Electricity for Camera People
First a story. Camera, battery and cable are set up. Camera doesn't run. Battery
is changed, still doesn't run and third battery tried, still no-go. Cable is
changed and all batteries tried, again, still no-go. Call to equipment company
new camera and batteries are ordered as the director fumes. New battery and
camera arrives and works fine by time for lunch. What happened: The first cable
had a short (two wires touching that shouldn't.) The bad cable blew the fuses
in every battery. The good spare cables didn't work because the batteries had
blown fuses. When the good cable was used with the new camera package, everything
worked and would have worked if the assistant knew a little about electricity
and had a VOM (Volt-Ohm- Meter...and knew how to use it). The bad cable is still
bad.
A SHORT is when two wires connect when you don't want them to. An OPEN, which
happens more often, is a break in between two wires or connectors that should
be connected. A blown fuse acts like an open and no current flows. An open in
a cable in the story above would have shown up when the cable was changed. Cables
are the most common camera electrical failure. Switches on camera cable also
fail often because DC current is hard on switches.
Some Theory. We don't have to know electron theory or the theory of relativity
to test camera batteries and cables.
Electricity is like water and pipes. Voltage (E) is like water pressure. Amperage
(I) is like volume of water. Wattage (P) is like the total amount of water /
electric power delivered whether at high pressure through a small hose/wire
or low pressure through a large hose/wire. The formula for wattage is P = I
x E or Watts = Volts x Amps. You can start a car with lots of amps but only
12 volts (and a big wire) or run a power saw (about the same wattage) with 120
volts at a few amps (and a small wire). As long as the motor, light or machine
at the end of the line is made for the right voltage it will work if you have
the right voltage, enough amperage available and a large enough wire from the
source.
A fuse is a safety valve that opens when too much current flows as when a short
happens. The fuse blows and protects the battery from damage from trying to
put out too much current. A fuse can also protect a camera if too much voltage
is put into a camera, but not always. Some times fuses blow with a camera jam
and some times for no apparent reason.
Our camera power sources are usually batteries. They are not unlimited sources
and a common problem. A video monitor running on a camera battery will go down
pretty fast. Older tube video taps also ran batteries down fast too. The cameras,
which usually run for seconds or minutes, at most, usually don't run good batteries
down. It's the accessories. A video monitor will run many hours on a car battery,
so will many other 12-volt accessories. Yes, a car battery is heavy, but a battery,
case and charger is cheaper than camera battery rentals. Get car batteries from
an auto supply store not a camera supply company. DON'T ship car batteries by
air, it is dangerous! A good battery will last years.
(See Battery Information)
Cables like water hoses or pipes restrict the flow and the longer and smaller
the cable the less pressure/voltage you get out of the other end.

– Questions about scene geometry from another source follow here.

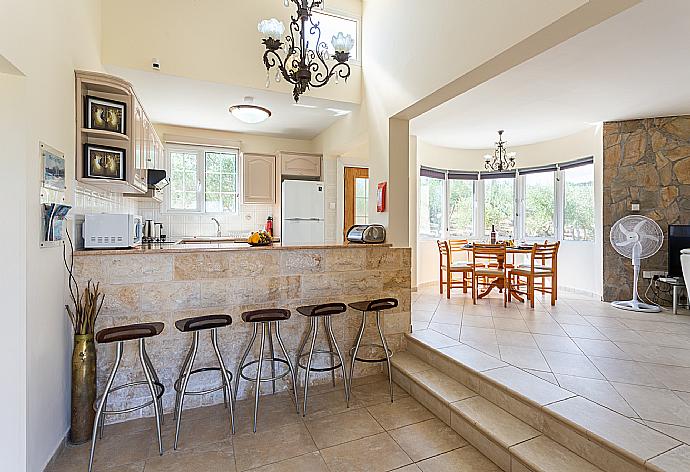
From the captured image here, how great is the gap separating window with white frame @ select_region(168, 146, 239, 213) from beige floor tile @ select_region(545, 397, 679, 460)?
4740 millimetres

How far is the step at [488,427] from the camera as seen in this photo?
1.81m

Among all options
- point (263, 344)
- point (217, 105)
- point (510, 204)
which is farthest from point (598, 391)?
point (510, 204)

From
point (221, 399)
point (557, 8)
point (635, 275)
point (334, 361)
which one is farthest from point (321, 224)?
point (635, 275)

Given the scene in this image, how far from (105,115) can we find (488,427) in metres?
3.32

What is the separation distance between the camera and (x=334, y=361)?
310 centimetres

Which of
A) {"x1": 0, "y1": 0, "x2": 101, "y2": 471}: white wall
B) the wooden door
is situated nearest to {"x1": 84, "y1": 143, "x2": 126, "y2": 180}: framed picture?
{"x1": 0, "y1": 0, "x2": 101, "y2": 471}: white wall

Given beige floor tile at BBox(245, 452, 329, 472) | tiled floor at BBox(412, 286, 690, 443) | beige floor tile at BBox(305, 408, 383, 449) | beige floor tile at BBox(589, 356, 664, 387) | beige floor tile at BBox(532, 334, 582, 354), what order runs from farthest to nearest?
beige floor tile at BBox(532, 334, 582, 354) < beige floor tile at BBox(589, 356, 664, 387) < beige floor tile at BBox(305, 408, 383, 449) < tiled floor at BBox(412, 286, 690, 443) < beige floor tile at BBox(245, 452, 329, 472)

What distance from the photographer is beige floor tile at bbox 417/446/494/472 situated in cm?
196

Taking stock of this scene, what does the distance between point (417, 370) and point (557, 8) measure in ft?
8.58

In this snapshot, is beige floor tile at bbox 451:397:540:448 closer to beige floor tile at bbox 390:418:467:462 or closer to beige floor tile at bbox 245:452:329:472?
beige floor tile at bbox 390:418:467:462

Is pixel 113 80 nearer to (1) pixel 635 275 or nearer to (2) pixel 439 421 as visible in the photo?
(2) pixel 439 421

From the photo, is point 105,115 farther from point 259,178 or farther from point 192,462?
point 259,178

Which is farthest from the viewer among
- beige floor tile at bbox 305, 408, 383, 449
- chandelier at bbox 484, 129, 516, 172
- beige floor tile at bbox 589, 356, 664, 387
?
chandelier at bbox 484, 129, 516, 172

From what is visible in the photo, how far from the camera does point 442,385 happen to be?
265cm
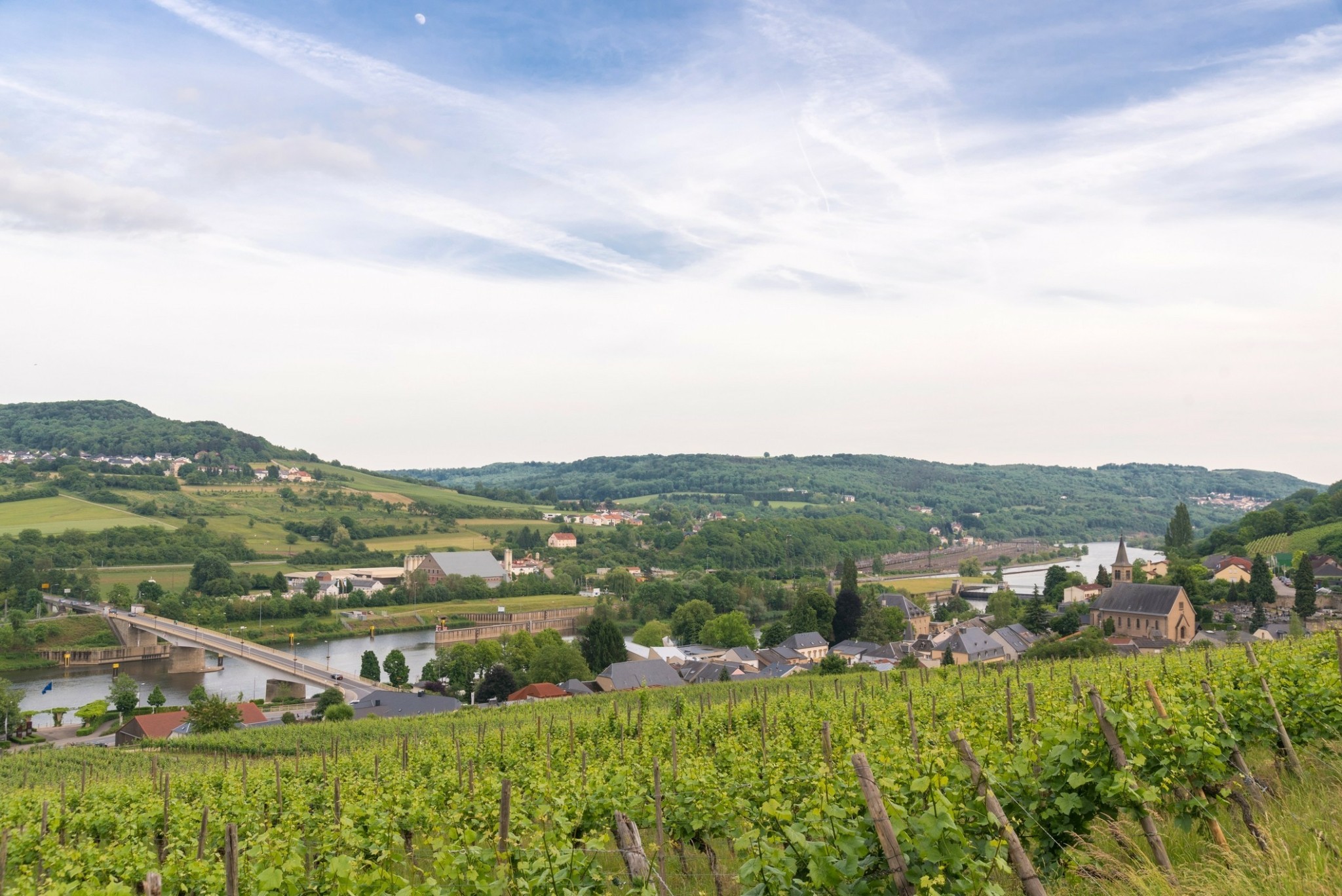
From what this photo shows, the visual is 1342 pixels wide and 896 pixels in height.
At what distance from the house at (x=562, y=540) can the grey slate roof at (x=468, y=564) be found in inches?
786

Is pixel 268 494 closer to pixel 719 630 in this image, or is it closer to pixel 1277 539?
pixel 719 630

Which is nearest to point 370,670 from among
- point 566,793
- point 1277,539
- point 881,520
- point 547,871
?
point 566,793

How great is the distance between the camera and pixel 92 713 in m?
35.9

Wire size. Many camera cables are # 16 gauge because they are more flexible.
For a short cable, # 16 gauge is OK, but a long # 16 gauge wire can loose a
couple of volts and the camera won't come up to speed or run at all. Put 14
volts into a long cable and WITH THE CAMERA RUNNING you might get 12 or so volts
to the camera. Most cameras are OK with 14 volts, but for example one circuit
in the Arri III doesn't like voltages over 15-17 volts. A 14.4-volt Ni Cd battery
just off charge can be up to 17 volts. The camera might not like it and burn
up a voltage regulator. When the camera runs or some time after charge, the
voltage will drop to a safer level.
So, long extension cables should be at least #14 or #12. Note, these wires are
not easy to wire into the Cannon XLR-4 connectors. You can remove some strands
or splice in a short piece of # 16. Any time you make a cable, check that you
have the wires right and not crossed polarity. Reversed polarity can eat some
cameras. Don't use microphone cables, they are much too small. Extension cables
from the electrical department are OK as long as they don't get plugged into
the wall. Label them well. (I think Mega / speaker cable is a hoax and plain
old extension or speaker cable will work as well for much less money.) (Regular
extension cable is also fine, as there is no danger of getting shocked from
12 volts.) Remember pin #4 of Cannon XLR 4 plugs is Positive and Pin #1 is Negative
for arriflex.
Some tools: A VOM, Volt-Ohm Meter, is absolutely necessary. The pins on the
prods are usually too large to reach inside a 4 pin XLR female (battery and
camera end of cable) plug. You will have to file or sand the test pin smaller.
Make sure the test pins don't touch when testing a plug, it will blow fuses!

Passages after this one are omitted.